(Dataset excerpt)
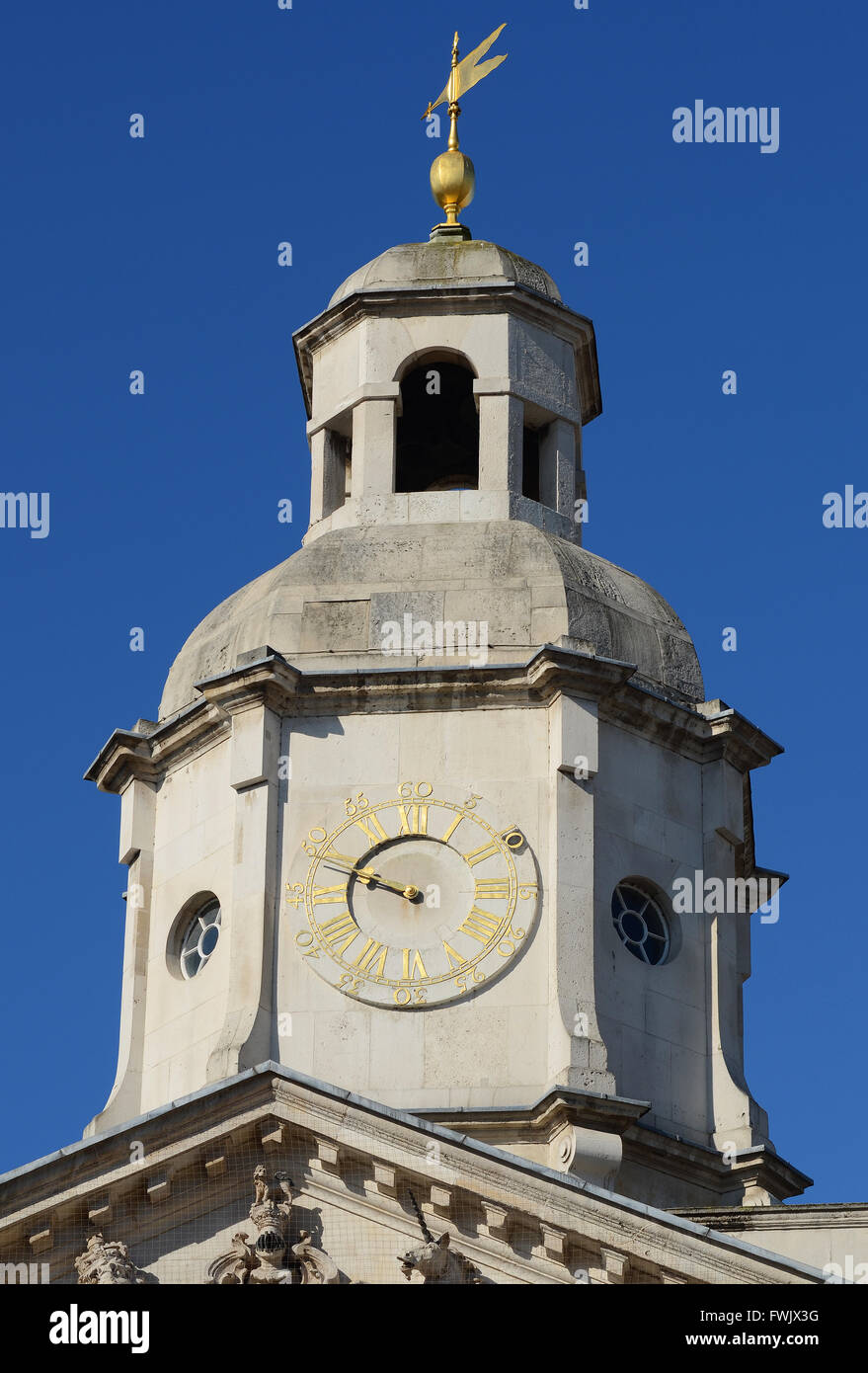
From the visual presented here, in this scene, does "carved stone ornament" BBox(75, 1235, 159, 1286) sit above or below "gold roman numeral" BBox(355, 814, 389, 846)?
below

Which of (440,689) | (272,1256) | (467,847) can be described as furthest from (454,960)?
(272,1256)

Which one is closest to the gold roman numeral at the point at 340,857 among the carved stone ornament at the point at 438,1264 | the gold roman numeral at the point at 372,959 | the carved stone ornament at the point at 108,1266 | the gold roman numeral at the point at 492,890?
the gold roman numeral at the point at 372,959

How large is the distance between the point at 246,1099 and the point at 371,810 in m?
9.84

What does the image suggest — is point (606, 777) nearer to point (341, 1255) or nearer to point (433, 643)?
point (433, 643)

▶ Work to be completed: Without the pictures, transcribe the listing above exactly.

▶ Written answer:
From the visual presented here, in this scene, does "carved stone ornament" BBox(75, 1235, 159, 1286) sit above or below "gold roman numeral" BBox(355, 814, 389, 846)?
below

Which of (440,689) | (272,1256) | (467,847) can be described as furthest from (454,960)?
(272,1256)

Which one is closest to the gold roman numeral at the point at 340,857 among the carved stone ornament at the point at 438,1264 | the gold roman numeral at the point at 372,959 | the carved stone ornament at the point at 108,1266 | the gold roman numeral at the point at 492,890?
the gold roman numeral at the point at 372,959

How large is the distance between the point at 246,1099 and the point at 371,810 in m?
9.84

What does the image suggest — is point (606, 777) nearer to point (341, 1255) or nearer to point (433, 643)?
point (433, 643)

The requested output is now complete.